Back in the present a second time, it emerges that the paper boy Billy is the grandson of Stubbins the groom, who after all died in the war. Furthermore, it emerges from remarks made by her holiday aunt that Jessamy's forebear, whose name was Jessamy too, lived as a child at Posset Place with an aunt who was on the staff. There is one more set of marks in the cupboard, dated September 10, 1916, but Jessamy, to her sorrow, fails to slip back in time on that day. Later, Billy and Jessamy fix a swing to an old bough of the mulberry tree, which breaks off, revealing the book of hours hidden in a crack, just where the tree house used to be. It is damp and discoloured, but Miss Brindle shows it to the house agent, who shows it to the present owner of Posset Place. He is delighted to have it, for when the present-day Jessamy visits him at his request, he turns out to be the now aged Kitto. Dramatic irony appears: "'You must forgive me, my dear,' he said, 'I'm afraid I may have been talking nonsense.... I almost thought I was talking to the other Jessamy, the one I used to know. You were so like her in the half dark.'" (p. 157) Not long after, Kitto writes to Jessamy offering to pay for her to go to boarding school, as she so much wants to do. (p. 159)

==Reception==
Kirkus Reviews considered the story to be "tellingly told", noting that it had "so much of the intrigue and fantasy that a young girl loves to daydream over".

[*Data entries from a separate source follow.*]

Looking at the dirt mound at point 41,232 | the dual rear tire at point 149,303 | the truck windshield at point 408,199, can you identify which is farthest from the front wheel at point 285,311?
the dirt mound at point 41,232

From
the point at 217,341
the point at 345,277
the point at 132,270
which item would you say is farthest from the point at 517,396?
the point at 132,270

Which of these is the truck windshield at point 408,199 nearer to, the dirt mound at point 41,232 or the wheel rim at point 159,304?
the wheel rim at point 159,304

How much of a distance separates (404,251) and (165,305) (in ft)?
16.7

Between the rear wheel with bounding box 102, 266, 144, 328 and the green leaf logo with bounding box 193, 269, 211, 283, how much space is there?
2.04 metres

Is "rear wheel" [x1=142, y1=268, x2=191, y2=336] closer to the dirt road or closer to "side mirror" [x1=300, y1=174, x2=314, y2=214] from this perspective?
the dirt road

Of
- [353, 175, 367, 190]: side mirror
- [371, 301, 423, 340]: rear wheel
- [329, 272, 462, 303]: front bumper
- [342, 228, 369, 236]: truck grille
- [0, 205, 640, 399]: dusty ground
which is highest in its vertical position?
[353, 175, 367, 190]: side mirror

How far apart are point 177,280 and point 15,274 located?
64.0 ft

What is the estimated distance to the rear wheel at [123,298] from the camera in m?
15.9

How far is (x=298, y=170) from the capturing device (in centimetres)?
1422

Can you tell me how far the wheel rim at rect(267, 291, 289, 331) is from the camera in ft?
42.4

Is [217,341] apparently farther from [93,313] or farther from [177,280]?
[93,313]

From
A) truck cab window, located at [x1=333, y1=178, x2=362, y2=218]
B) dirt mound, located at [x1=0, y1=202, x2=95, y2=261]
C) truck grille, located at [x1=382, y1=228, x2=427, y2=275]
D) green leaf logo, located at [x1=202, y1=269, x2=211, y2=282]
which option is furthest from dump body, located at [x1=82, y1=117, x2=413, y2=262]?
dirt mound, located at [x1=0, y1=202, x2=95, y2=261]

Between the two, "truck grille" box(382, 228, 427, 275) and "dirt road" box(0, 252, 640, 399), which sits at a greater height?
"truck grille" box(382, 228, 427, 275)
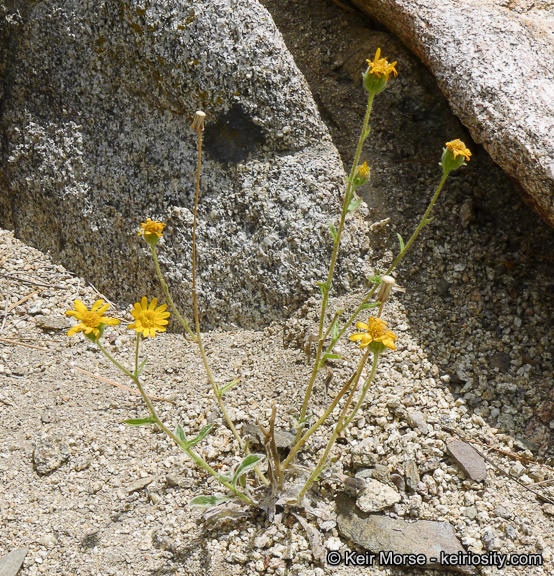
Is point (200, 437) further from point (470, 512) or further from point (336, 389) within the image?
point (470, 512)

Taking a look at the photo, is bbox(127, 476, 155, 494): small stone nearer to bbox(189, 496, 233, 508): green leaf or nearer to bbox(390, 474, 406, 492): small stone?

Jessamy appeared simultaneously in 1967 in the UK (London: Collins) and the United States (Indianapolis: Bobbs Merrill). The novel was translated into Swedish under the same title in 1968, by Stina Hergin, younger sister of the children's author Astrid Lindgren. A German translation entitled Der Spuk im alten Schrank (The spook – or mischief – in the old cupboard), by Marie-Louise Dumont and illustrated by Sita Jucker, also appeared in 1968.